When you want to improve your model step-by-step by minimizing errors.
Syntax
PyTorch
import torch.nn as nn

# For regression tasks (continuous values)
loss_fn = nn.MSELoss()

# For classification tasks (multiple classes)
loss_fn = nn.CrossEntropyLoss()

MSELoss stands for Mean Squared Error Loss. It measures the average squared difference between predicted and true values.

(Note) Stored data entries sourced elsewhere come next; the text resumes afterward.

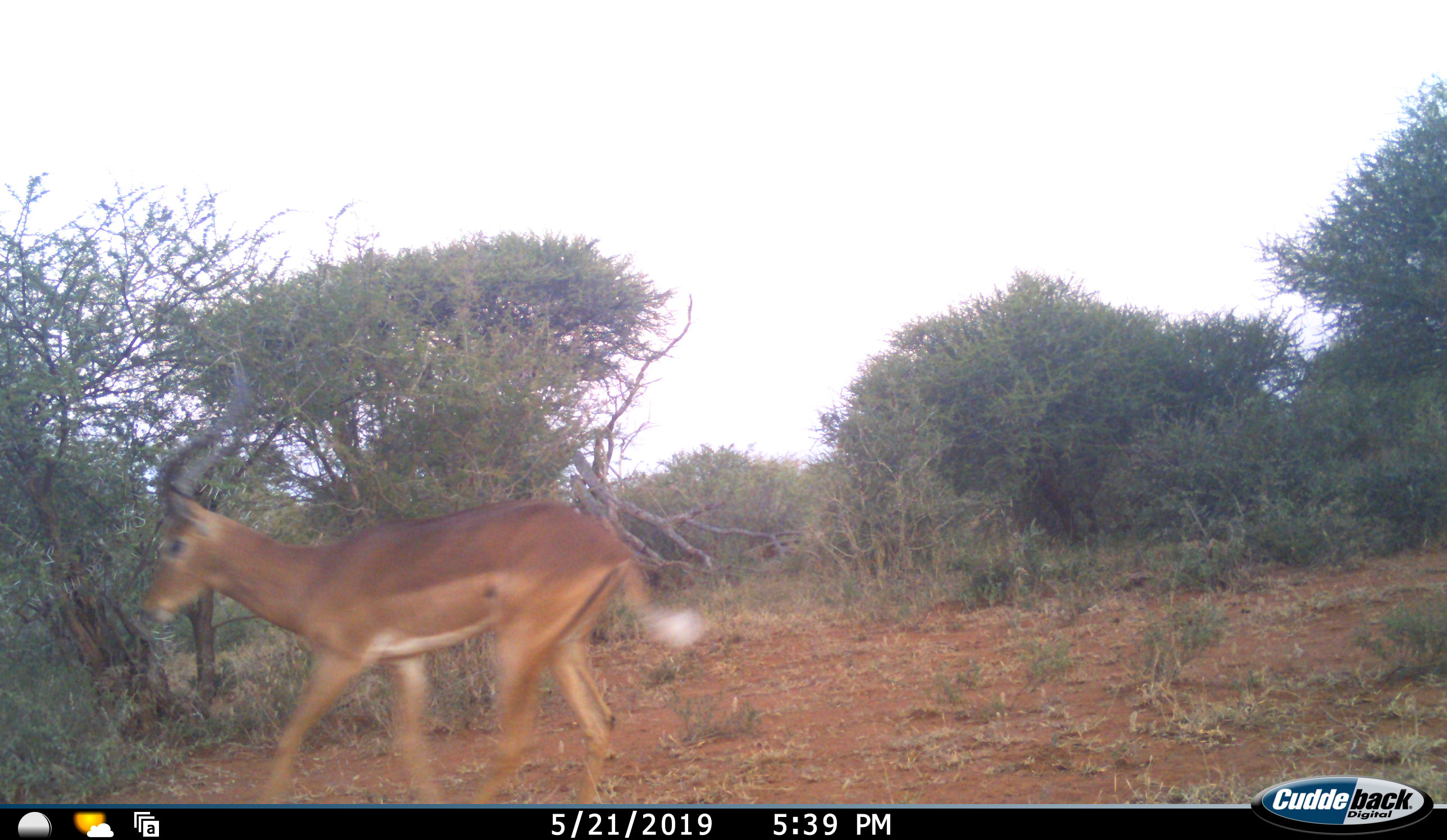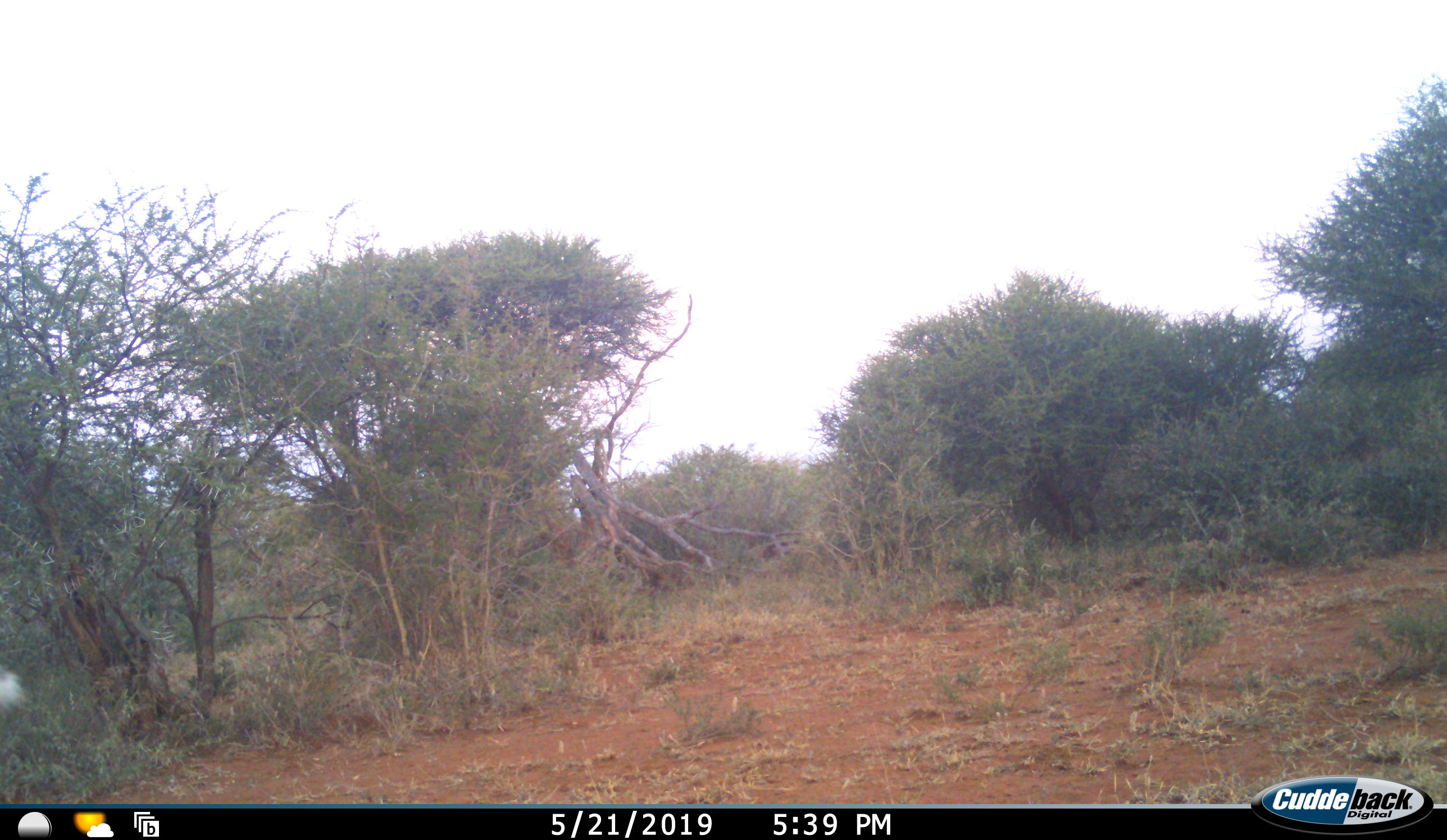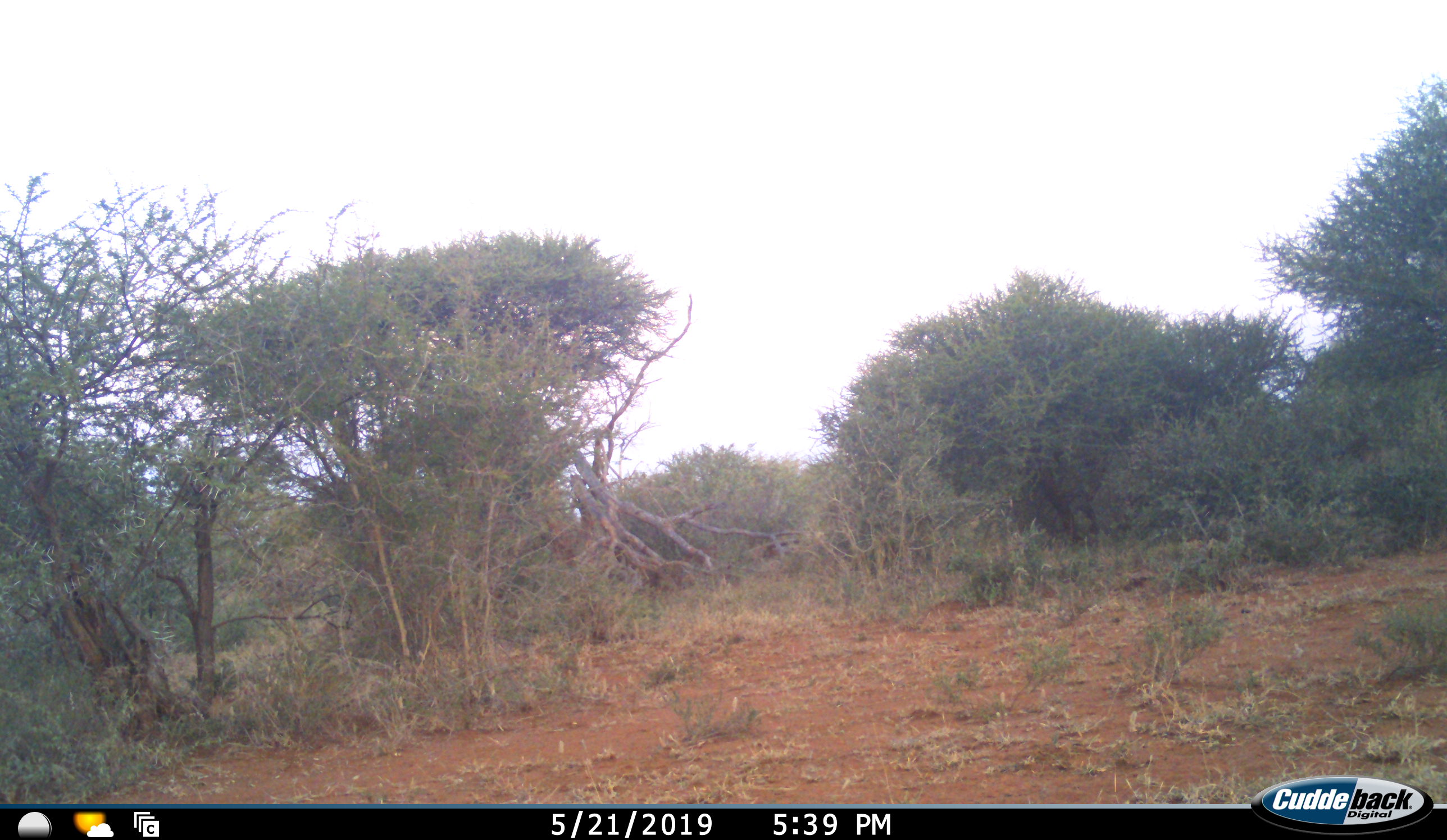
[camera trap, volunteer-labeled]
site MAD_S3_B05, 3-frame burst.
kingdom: Animalia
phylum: Chordata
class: Mammalia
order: Artiodactyla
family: Bovidae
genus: Aepyceros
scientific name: Aepyceros melampus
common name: impala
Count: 1.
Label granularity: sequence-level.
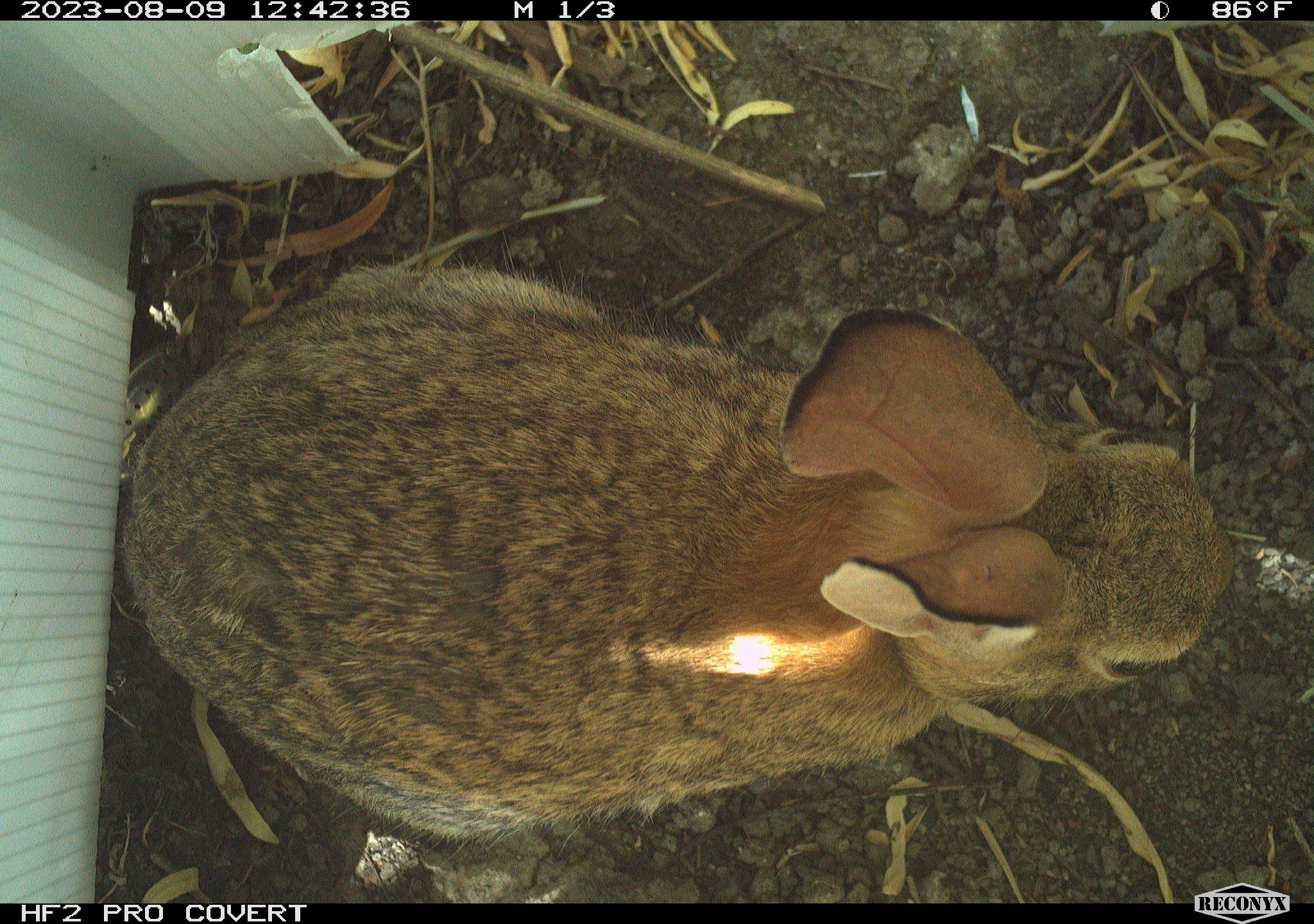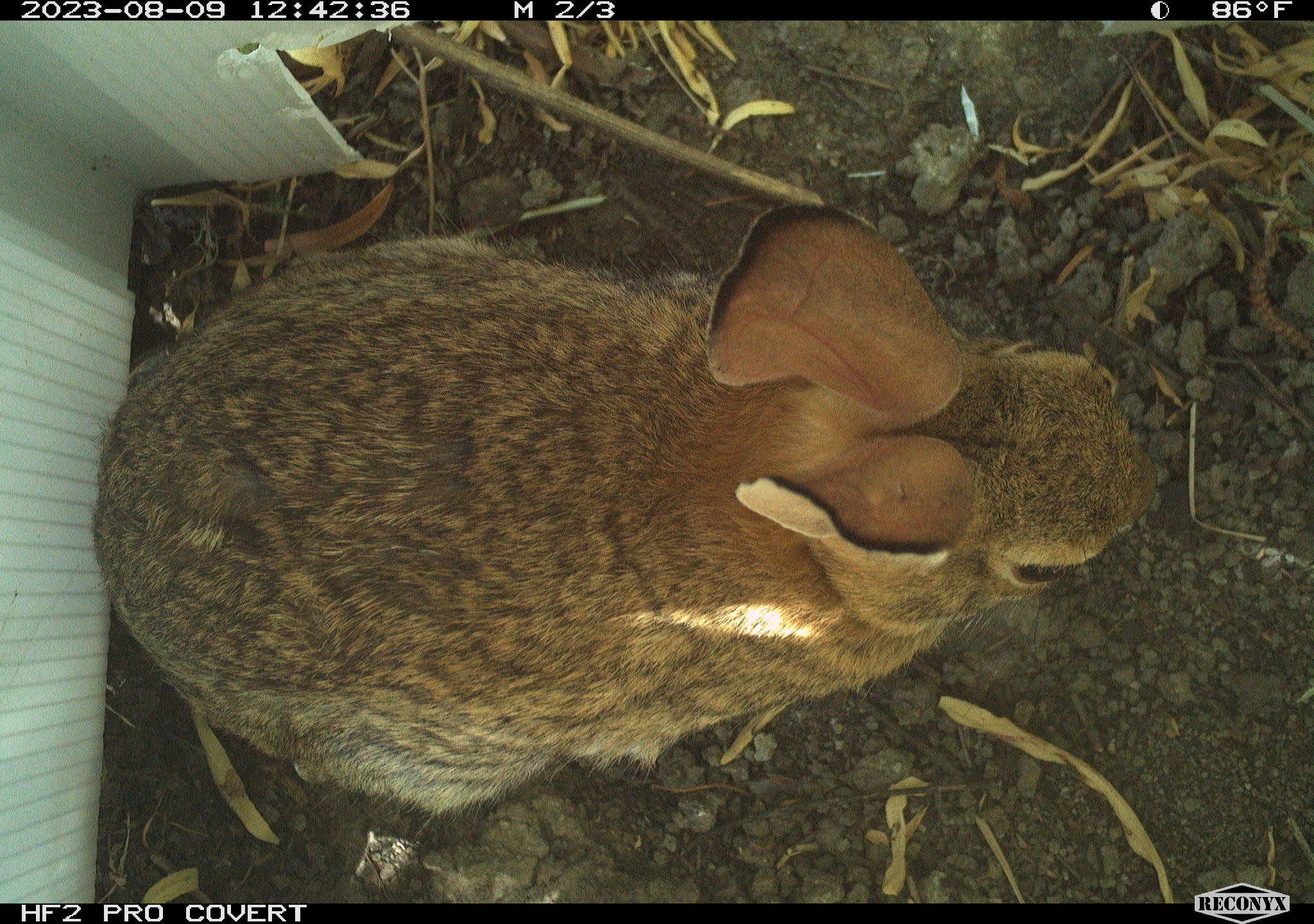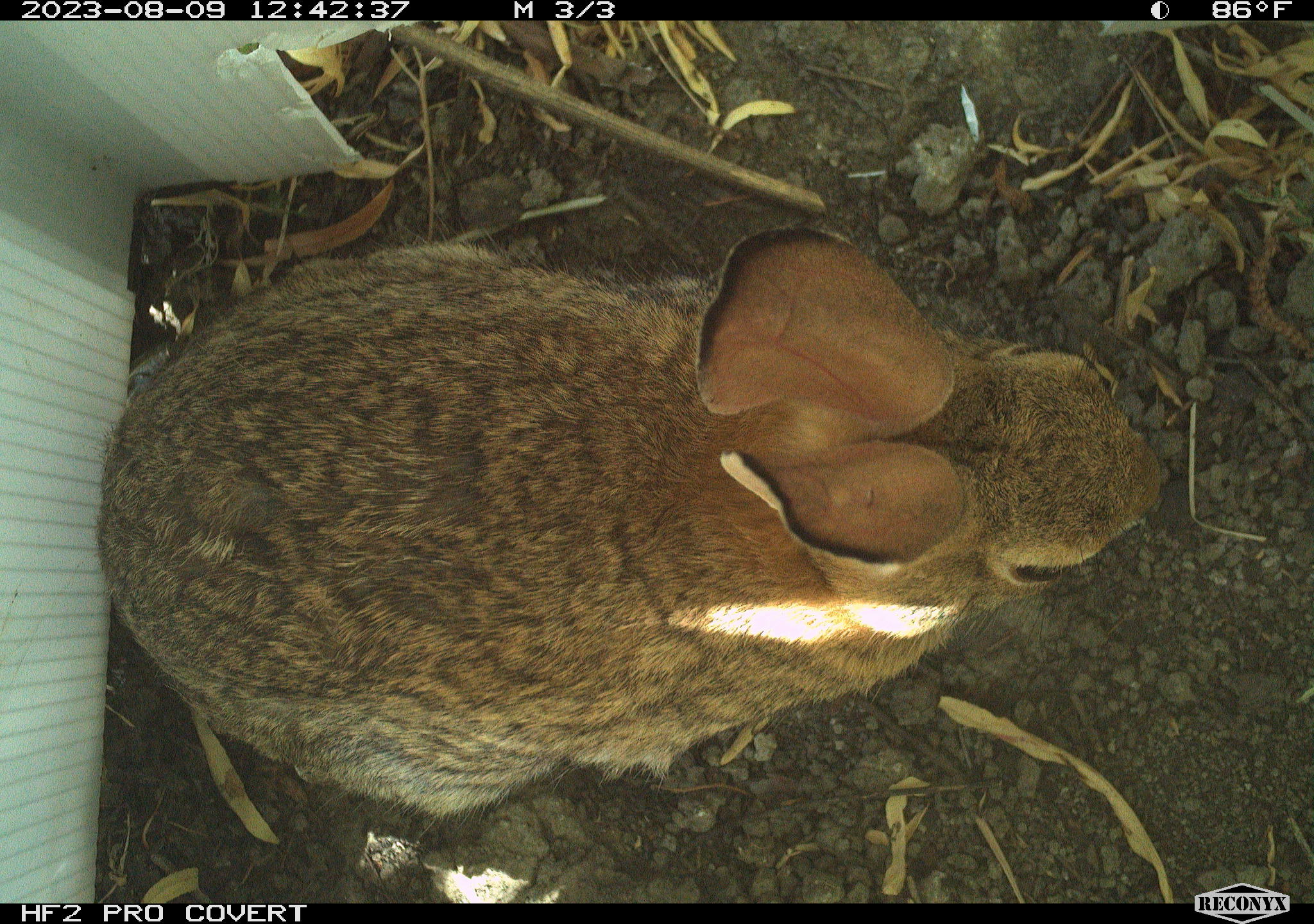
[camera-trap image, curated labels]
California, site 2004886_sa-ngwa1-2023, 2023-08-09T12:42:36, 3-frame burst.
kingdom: Animalia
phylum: Chordata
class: Mammalia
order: Lagomorpha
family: Leporidae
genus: Sylvilagus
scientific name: Sylvilagus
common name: cottontail rabbits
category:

CrossEntropyLoss combines softmax and negative log likelihood. It is used for classification tasks with class labels.

Examples
This example calculates MSE loss between predicted and true continuous values.
PyTorch
import torch
import torch.nn as nn

loss_fn = nn.MSELoss()
predictions = torch.tensor([2.5, 0.0, 2.0, 8.0])
true_values = torch.tensor([3.0, -0.5, 2.0, 7.0])
loss = loss_fn(predictions, true_values)
print(loss.item())
This example calculates CrossEntropy loss for two samples with three classes each.
PyTorch
import torch
import torch.nn as nn

loss_fn = nn.CrossEntropyLoss()
predictions = torch.tensor([[1.0, 2.0, 0.5], [0.5, 0.2, 2.1]])  # raw scores (logits)
true_labels = torch.tensor([1, 2])  # class indices
loss = loss_fn(predictions, true_labels)
print(loss.item())
Sample Model

This program shows how to use MSELoss for a regression example and CrossEntropyLoss for a classification example. It prints the loss values.

PyTorch
import torch
import torch.nn as nn

# Example with MSELoss (regression)
loss_fn_mse = nn.MSELoss()
pred_mse = torch.tensor([1.5, 2.0, 3.5])
true_mse = torch.tensor([2.0, 2.0, 3.0])
loss_mse = loss_fn_mse(pred_mse, true_mse)
print(f"MSE Loss: {loss_mse.item():.4f}")

# Example with CrossEntropyLoss (classification)
loss_fn_ce = nn.CrossEntropyLoss()
pred_ce = torch.tensor([[2.0, 1.0, 0.1], [0.1, 0.2, 3.0]])  # logits
true_ce = torch.tensor([0, 2])  # class labels
loss_ce = loss_fn_ce(pred_ce, true_ce)
print(f"CrossEntropy Loss: {loss_ce.item():.4f}")
OutputSuccess
Important Notes

For CrossEntropyLoss, input predictions should be raw scores (logits), not probabilities.

MSELoss expects predictions and targets to have the same shape and be continuous values.

Loss values help guide the model to improve by minimizing them during training.

Summary

Loss functions measure how far predictions are from true values.

MSELoss is for continuous value prediction (regression).

CrossEntropyLoss is for classification with class labels.